Here are a few samples:
a bumper sticker
by the war memorial
"a time to love..."
just an olive tree
and a peeling mural are left
yitzhak rabin square
off to lebanon
air force cadet absorbed in
Love's Labor's Lost
just buried soldier--
too soon for his mother to
notice the crocus
last clouds--
if only the violence would
drift away, too
In this book are my brother's hopes and dreams for peace in a land filled with images of war. The haiku are riveting, crystal-like in their sharpness, emotionally arresting in their clarity of overlapping images of war and peace in a land so well-known for its messages of hope.

In the book's Afterward, poet (and friend) Kwame Dawes writes that "to see this world, to truly engage this world, the poet has to maintain a dual vision."

Somehow the poems reveal the "contradiction in a land that is at once beautiful and startlingly ugly," Dawes notes, "a world that achieves peacefulness even while war is constantly present."

"There is a plea for hope in the final verse...," Dawes concludes. "In many ways, it will become for you, as it has for me, a deeply felt prayer."

It's been years since I swam with my brother off Montauk Point. Yet holding his book in my hands, I can taste the sea again and see his words rising off the page like early morning mist and hear in his voice the call of gulls and the sound of the foghorn.

His poems contain the feelings that surge within one's heart on touching the sea or, really, any part of the world's mystery.

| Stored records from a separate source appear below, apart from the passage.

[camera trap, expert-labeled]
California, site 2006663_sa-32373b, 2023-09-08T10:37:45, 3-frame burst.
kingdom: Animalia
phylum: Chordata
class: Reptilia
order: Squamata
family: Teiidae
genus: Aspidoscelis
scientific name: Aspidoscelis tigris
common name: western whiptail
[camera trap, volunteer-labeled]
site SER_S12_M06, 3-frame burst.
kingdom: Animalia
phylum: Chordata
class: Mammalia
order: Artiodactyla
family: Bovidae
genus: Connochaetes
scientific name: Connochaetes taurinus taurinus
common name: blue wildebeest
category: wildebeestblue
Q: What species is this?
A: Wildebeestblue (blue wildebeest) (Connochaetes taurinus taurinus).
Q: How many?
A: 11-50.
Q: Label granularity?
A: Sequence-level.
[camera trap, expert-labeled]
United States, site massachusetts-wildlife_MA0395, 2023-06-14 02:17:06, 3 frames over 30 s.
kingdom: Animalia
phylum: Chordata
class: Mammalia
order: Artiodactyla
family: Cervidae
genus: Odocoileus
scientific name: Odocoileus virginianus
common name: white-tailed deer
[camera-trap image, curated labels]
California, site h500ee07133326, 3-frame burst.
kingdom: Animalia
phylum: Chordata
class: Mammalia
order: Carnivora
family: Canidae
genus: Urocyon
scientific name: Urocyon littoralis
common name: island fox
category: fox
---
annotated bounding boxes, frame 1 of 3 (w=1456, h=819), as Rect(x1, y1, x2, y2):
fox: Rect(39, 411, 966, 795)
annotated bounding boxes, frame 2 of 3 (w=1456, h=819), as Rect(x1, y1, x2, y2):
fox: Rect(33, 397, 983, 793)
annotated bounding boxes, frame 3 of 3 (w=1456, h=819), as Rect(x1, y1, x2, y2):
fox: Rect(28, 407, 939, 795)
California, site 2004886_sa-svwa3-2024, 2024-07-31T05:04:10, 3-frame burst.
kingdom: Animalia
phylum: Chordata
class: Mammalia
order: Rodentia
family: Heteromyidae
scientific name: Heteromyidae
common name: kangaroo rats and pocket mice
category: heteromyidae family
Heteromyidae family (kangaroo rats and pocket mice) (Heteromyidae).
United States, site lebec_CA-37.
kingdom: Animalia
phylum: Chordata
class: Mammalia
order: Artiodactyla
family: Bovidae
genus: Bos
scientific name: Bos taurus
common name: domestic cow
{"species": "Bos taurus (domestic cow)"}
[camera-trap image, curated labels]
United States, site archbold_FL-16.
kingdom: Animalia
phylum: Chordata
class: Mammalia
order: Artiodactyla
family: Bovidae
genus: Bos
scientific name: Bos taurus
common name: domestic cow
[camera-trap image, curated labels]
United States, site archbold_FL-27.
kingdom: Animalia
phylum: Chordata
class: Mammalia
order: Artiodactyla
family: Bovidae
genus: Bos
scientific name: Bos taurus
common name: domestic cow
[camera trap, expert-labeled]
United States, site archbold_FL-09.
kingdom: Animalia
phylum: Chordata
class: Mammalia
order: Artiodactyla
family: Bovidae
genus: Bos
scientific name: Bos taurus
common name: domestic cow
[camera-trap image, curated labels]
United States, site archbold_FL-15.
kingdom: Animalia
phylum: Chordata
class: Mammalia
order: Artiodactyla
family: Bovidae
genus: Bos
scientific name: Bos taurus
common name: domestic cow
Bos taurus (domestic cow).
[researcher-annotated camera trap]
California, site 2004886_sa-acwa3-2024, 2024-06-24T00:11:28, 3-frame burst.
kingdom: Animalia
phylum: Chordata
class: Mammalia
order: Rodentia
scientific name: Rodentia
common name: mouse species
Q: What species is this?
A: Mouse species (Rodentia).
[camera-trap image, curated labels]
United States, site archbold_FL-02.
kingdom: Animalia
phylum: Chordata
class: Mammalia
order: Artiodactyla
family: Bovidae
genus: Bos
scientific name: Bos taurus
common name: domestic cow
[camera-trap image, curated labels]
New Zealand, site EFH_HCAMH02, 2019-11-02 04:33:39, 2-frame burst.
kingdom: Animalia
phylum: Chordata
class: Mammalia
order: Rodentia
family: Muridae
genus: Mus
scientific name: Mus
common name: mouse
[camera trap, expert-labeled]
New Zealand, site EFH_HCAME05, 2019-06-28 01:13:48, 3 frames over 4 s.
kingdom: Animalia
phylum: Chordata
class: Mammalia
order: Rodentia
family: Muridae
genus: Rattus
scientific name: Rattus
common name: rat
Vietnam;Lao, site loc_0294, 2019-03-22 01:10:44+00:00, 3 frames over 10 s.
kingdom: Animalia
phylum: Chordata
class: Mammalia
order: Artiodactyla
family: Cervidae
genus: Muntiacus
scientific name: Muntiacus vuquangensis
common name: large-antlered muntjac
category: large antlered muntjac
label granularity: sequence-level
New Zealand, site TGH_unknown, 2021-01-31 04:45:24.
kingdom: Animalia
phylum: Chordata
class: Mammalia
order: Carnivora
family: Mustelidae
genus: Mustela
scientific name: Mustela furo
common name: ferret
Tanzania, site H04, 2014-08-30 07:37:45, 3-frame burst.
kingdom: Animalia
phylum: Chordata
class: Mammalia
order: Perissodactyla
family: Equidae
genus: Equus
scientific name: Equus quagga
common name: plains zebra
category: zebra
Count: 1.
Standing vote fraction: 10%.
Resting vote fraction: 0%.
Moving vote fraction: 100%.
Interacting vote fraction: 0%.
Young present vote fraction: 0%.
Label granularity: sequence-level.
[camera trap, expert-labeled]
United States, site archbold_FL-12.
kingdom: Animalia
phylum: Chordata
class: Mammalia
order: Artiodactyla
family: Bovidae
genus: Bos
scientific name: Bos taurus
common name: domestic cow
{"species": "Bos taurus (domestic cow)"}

And reading through these poems, it feels as if we're swimming once more off the coast of our childhood, each poem a reminder of the dreams and prayers that we shared years ago... and still share today.

If you'd like to learn more about Peace and War or Rick Black's work as a book artist, visit his website: http://www.turtlelightpress.com/

And if you'd like to make your own book, here are a few book-artists who share their thoughts:

http://www.fiveandahalf.net/blog/2006/07/07/a-book-for-your-thoughts/
http://ashevillebookgirl.blogspot.com/2007/04/book-pix.html
http://www.peculiarplanet.com/books/index.htm
http://cailun.info/

And here are a few places where you can attend classes and discover the pleasure of book-making:

The New York's Center for Book Arts at http://www.centerforbookarts.org/newsite/
The San Francisco Center for the Book at http://www.sfcb.org/
BookWorks Studio, Asheville, NC at http://www.ashevillebookworks.com/

If you'd like to try writing haiku, you might check out these resources:
http://www.worldwidefreelance.com/articles/haiku.htm
http://spice.stanford.edu/digests/Japan/haiku.html
http://haikuguy.com/issa/abouthaiku.html
http://www.gigglepoetry.com/poetryclass/Haiku.html

1 comment:

gaelwriter said...

A nice piece to reflect on this Sunday morning. I flew from California to my Niece's wedding held on Montauk Pt. beach last week. I grew up on Long Island but never got out past Jones beach in those days. After an all-night wedding party we went swimming in the ocean at six A.M. Great stuff. Gatsby probably wouldn't recognize the nearby Hamptons today. Nice haiku by your brother. There's probably a haiku or two I'll work on to enrich my visit back to L.I.